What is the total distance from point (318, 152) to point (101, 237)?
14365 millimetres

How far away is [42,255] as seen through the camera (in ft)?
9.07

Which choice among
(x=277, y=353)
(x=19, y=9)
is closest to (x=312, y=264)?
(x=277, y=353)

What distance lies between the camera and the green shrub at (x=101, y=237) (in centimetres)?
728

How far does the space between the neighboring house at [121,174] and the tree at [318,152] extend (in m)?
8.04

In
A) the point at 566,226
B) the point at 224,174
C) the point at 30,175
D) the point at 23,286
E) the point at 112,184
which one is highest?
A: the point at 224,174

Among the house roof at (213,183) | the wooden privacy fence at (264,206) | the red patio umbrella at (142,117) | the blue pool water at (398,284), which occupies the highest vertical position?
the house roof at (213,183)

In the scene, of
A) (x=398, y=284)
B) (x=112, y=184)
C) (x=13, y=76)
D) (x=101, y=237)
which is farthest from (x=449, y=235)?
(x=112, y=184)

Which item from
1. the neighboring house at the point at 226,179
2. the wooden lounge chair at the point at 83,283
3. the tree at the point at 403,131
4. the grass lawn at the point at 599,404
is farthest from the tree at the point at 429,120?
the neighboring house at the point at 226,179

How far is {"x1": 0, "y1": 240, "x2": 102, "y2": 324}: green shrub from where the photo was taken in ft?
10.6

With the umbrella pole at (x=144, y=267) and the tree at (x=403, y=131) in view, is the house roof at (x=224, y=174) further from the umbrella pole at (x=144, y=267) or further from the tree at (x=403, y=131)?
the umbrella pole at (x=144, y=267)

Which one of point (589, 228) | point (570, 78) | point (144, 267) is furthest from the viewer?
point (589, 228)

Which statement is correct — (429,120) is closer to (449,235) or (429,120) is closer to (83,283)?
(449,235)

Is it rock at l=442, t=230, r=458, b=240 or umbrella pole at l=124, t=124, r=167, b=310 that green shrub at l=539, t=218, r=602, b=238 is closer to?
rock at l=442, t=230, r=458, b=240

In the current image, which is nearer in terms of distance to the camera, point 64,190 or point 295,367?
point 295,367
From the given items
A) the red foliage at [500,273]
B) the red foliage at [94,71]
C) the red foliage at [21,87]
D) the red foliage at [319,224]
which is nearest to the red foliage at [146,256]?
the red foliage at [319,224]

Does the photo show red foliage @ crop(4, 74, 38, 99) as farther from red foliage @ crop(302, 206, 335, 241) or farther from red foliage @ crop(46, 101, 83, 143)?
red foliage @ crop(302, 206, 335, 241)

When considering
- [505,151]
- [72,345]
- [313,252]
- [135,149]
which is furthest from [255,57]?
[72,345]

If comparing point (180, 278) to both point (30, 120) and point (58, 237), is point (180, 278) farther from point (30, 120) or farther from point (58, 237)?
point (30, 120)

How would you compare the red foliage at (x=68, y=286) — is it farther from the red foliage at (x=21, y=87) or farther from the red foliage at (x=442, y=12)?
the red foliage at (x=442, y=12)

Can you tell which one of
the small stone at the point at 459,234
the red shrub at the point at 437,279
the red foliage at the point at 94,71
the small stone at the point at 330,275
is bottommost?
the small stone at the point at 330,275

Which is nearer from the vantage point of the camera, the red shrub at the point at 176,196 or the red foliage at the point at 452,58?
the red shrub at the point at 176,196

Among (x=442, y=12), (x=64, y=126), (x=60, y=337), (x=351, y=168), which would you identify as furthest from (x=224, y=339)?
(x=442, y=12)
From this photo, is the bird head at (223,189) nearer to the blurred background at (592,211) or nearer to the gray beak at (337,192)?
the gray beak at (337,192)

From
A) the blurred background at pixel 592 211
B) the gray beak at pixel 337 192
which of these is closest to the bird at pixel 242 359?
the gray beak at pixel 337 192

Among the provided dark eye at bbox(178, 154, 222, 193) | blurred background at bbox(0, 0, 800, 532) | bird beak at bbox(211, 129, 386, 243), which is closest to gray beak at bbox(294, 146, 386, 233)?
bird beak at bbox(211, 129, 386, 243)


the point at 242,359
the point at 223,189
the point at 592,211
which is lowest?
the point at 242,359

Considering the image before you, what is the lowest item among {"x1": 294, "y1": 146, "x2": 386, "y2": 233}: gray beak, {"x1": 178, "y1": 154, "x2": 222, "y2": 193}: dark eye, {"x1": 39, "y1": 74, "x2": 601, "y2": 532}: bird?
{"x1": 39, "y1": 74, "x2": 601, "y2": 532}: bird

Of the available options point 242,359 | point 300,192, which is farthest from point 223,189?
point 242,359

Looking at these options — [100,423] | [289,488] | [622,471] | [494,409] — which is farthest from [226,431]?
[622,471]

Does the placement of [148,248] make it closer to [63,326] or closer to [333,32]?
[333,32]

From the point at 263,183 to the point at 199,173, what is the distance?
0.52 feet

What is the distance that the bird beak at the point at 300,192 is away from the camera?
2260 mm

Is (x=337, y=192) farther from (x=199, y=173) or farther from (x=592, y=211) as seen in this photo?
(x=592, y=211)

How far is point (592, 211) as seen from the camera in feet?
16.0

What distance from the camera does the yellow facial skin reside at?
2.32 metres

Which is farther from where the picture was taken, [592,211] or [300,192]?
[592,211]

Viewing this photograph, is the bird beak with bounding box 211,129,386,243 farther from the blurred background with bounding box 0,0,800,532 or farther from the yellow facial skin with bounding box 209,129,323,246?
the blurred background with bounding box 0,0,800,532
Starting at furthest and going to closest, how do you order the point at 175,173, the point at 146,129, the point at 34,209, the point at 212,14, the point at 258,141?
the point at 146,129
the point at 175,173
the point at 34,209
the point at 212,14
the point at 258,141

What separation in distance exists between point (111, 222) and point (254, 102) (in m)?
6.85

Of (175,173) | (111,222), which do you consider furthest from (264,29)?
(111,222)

== == ==

Begin at the line that has "What distance from" and stop after the last line of the material. Give those lines again with "farther" replaced by "further" and everything else left unchanged.

What distance from the camera does the yellow facial skin reside at?
2.32 metres

Which is further from where the picture was taken, [592,211] or [300,192]?
[592,211]

Viewing this photograph, is the bird beak with bounding box 211,129,386,243 further from the blurred background with bounding box 0,0,800,532 or further from the yellow facial skin with bounding box 209,129,323,246?
the blurred background with bounding box 0,0,800,532
Starting at furthest and going to closest, how do you order the point at 175,173, the point at 146,129, the point at 34,209, the point at 212,14, the point at 258,141?
the point at 146,129
the point at 175,173
the point at 34,209
the point at 212,14
the point at 258,141

What separation in distance exists between point (111, 222) and point (254, 102) (in m)?
6.85

Of (175,173) | (111,222), which do you consider furthest from (264,29)?
(111,222)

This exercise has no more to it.